The Mayo Clinic receives on average 200-250 cholangiocarcinoma patients a year. A third of these patients have previously been diagnosed with PSC (Primary Sclerosing Cholangitis), which is a non-malignant inflammatory in the bile-duct or liver. Out of the 200-250 patients admitted to the clinic only 10% will be allowed on to the liver transplant programme. In order to be eligible for the programme patients must not have received any previous treatment for cholangiocarcinoma nor had any previous cancers. The patient’s physical and mental health is also assessed to make sure that they can cope with the treatment the programme requires. The treatment is intensive, with the patient undergoing local chemotherapy, radiotherapy and brachytherapy. Out of the 287 patients that have been enrolled on the transplant programme, 71 patients (roughly 25%) did not receive a transplant. For those who received a transplant the recurrence-free survival rate is 79% at two years and 66% at five years.

The Mayo Clinic’s liver transplant programme shows the benefits of transplant as a treatment for cholangiocarcinoma. However, currently in the UK, liver transplantation for cholangiocarcinoma is not a treatment option.  With proven results overseas, it is hoped clinical trials may be considered in the near future.

To see Dr Abigail Zabron’s presentation, please click here. (Dr Zabron’s presentation slides are still awaited – as at 09.03.15)

Improving Liver Imaging: High Resolution Internal Magnetic Resonance Imaging of the Biliary Ductal System – Presented by Evdokia Kardoulaki

By improving internal imaging it would be possible to diagnose cholangiocarcinoma in its early stages. Current internal imagery of the bile duct can provide a lot of information, however due to the lower resolution the image does not give medical staff the entire story. If the resolution of the image of the bile duct was higher, the quality of the picture would improve. This would allow medical staff to see exactly the location and the severity of the cancerous tissue in the bile duct, which would lead to more accurate diagnoses. Also higher resolution imaging would be able to detect smaller tumours, leading to earlier diagnoses. Imperial College are now researching and testing new equipment that will provide higher resolution imaging of the bile duct.

Currently medical staff use Magnetic Resonance Cholangiopancreatography (MRCP) to capture images of the bile duct. MRCP is a non-invasive technique that is commonly used when testing for Cholangiocarcinoma; however the method produces images with poor resolution. As a result, Imperial has focused research into a catheter based device, which can be inserted via a duodenoscope at ERCP (Endoscopic Retrograde Cholangiopancreatography) or it can be used as an MR compatible duodenoscope. Both versions provide higher resolution images and present a more accurate picture of the bile duct.

To see Evdokia Kardoulaki’s presentation, click here.
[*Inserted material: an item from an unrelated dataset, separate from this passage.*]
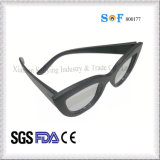 Подгонянные фирменным наименованием поляризовыванные OEM солнечные очки способа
Update: The team from Imperial College, Professor Richard Syms, Dr Chris Wadsworth and Dr Evdokia Kardoulaki, made a first collaborative research visit to Khon Kaen University, Thailand,  6 – 12 March 2015, to transfer equipment and technologies so that development of the internal MRI imaging work can continue in Thailand.  To read their report and see photographs, click here

The Incidence of Cholangiocarcinoma in Thailand – Presented by Munirah Al Saleh

In Thailand there are approximately 30,000 known cases of cholangiocarcinoma each year. Out of the 30,000 people diagnosed, only 300 are successfully treated. This puts the survival rate of cholangiocarcinoma in Thailand at just 1%. Cases of cholangiocarcinoma in Thailand differ to that of the UK, as many of the cases are not sporadic but are a direct result of dietary factors.
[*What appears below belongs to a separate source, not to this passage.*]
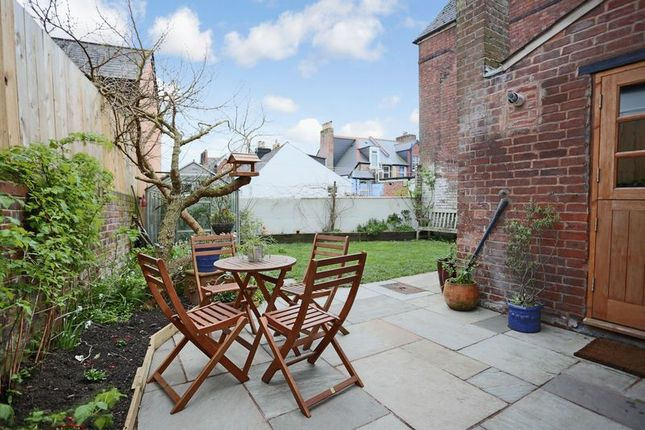 St davids terrace exeter ex4 3 bedroom semi detached for Terrace exeter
These cases of cholangiocarcinoma appear in poorer regions alongside the Mekong River, in areas where their diet consists of raw fish. The fish are often infected with a parasite known as liver fluke (Opisthorchis vivverini) which if eaten raw can cause inflammation within the liver or bile duct, which can lead cholangiocarcinoma. On average 6,000,000 people have liver fluke infections a year, meaning that only 0.5% develop cholangiocarcinoma as a result of the infection.

In order tackle the high level of cholangiocarcinoma cases in these areas, the Thai government has introduced health education classes to teach the community about the importance of food preparation and cooking and to bring awareness to the issue. They have also introduced targeted food and health programmes in schools in order to teach the future generation about the dangers of liver fluke. From a medical stance, the use of ultrasound screening tests is being implemented, as well as trialling the new imaging equipment that has been developed at Imperial.

Question and Answer Session

Following a guided visit to the Fleming museum and a tour of the labs, guests took part in a question and answer session with the team at Imperial. The following answers are solely the opinions of the participants and staff at Imperial. These opinions do not necessarily represent those of AMMF.

Q  Regarding surgery, does the success or failure of the procedure depend on the team?

A.  Multi-disciplinary teams sometimes make decisions about surgery without meeting the patient in person – and this can make some some patients feel that they were being treated not as a person but as a statistic. 1

A potential solution to this issue might be to have patient advocates – medical staff (either part of or independent of the practice) who work on behalf of the patient.

Q.  Is it OK to seek a second opinion? Will this affect my treatment?

A.  Sometimes patients may wish to seek a second opinion about possible treatment for cholangiocarcinoma. Patients and relatives are well within their rights to seek another opinion, especially considering the rareness of the condition.  AMMF provides information and support for anyone who wishes to speak to a cholangiocarcinoma specialist.

If patients do seek a second opinion it should have no effect on their treatment by their current doctor. If for any reason patients feel like their choice has affected their treatment there are governing medical bodies that they can report to.

Q.  Is there an element of chance involved with successfully treating cholangiocarcinoma? Does your doctor or location make a difference?

A.  Unfortunately in the UK there is no set standard of treatment across all hospitals. This means that treatment patients receive in one hospital is not equal to treatment patient’s receive in another.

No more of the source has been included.